Based on more than 100 interviews with CMOs we conducted as part of this year's national meeting research, here are the three patient groups we recommend focusing physician efforts on in particular:
Cheat sheet: How to talk to physicians about patient experience data
- Elective surgical patients
A key revenue driver for most organizations, this group is arguably the one that should have impeccable quality and patient experience outcomes, since providers have the most information and time to plan. But many CMOs tell us that outcomes still miss the mark—especially when it comes to managing and meeting patient expectations. By one estimate, half of hip and knee replacement patients have unmet expectations after surgery when it comes to their independence and range of motion. That disparity alone represents a significant opportunity to clarify expected clinical outcomes and improve patients' surgical experience.
- Polychronic medical patients
Polychronic patients are defined as having three or more chronic conditions, at least one of which significantly affects quality of life. These patients often have high readmission rates and lackluster patient experience, especially when they feel that their care team is uncoordinated or struggling to keep track of their multiple clinical- and non-clinical needs. There is real urgency to scale both quality and experience improvements for this group: The number of polychronic patients is expected to more than double over the next 10 years. Creating processes to uncover unmet risk factors and improve access to care for this group today will help providers manage growing volumes in the future.
- High-need ED patients
Geriatric and behavioral health patients are two unique "frequent flier" groups to the ED who require specialized support that many EDs are not equipped to provide. Delays to appropriate care for these populations undermine quality and experience from the outset—and are difficult to rectify later in the care episode, if they are admitted. By creating channels to specialized psychiatric and geriatric services from within the ED, CMOs have an opportunity to improve quality for each of these groups respectively, while also improving patients' first impressions of the system.

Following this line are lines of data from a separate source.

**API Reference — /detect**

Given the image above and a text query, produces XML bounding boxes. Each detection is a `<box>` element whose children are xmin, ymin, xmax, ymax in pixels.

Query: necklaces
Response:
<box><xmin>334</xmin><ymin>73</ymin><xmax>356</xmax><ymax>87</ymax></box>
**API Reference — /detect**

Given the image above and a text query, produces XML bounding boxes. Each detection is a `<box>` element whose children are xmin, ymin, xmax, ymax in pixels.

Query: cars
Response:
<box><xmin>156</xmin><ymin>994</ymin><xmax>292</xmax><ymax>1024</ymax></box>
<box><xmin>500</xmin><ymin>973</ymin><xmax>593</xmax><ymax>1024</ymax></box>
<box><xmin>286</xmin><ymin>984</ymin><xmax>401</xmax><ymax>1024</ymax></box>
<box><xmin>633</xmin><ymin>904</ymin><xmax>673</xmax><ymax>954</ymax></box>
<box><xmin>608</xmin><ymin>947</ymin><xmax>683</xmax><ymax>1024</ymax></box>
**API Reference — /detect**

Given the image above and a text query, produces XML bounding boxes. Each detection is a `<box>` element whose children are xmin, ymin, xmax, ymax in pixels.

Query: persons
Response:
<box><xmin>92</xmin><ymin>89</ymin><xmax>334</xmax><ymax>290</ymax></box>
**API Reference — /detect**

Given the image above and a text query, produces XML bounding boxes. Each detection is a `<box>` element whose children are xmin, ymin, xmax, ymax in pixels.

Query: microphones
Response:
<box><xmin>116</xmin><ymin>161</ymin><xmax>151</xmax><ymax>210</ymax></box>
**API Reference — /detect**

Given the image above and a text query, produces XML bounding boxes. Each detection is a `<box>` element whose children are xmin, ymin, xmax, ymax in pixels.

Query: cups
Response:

5 myths physicians believe about patient experience
Excellent patient experience is a critical piece of modern medicine, reflected clearly in outcomes. And more than amenities, clean rooms, or quiet during night, the factors that most inflect patient experience all relate to communication and coordination among the care team—factors that physicians are in a unique position to influence.
Clinician-patient communication, leadership of the care team, and support and empathy for the patient across the unit are the most important factors for success, and they're all driven by the physician as the "Influencer in Chief."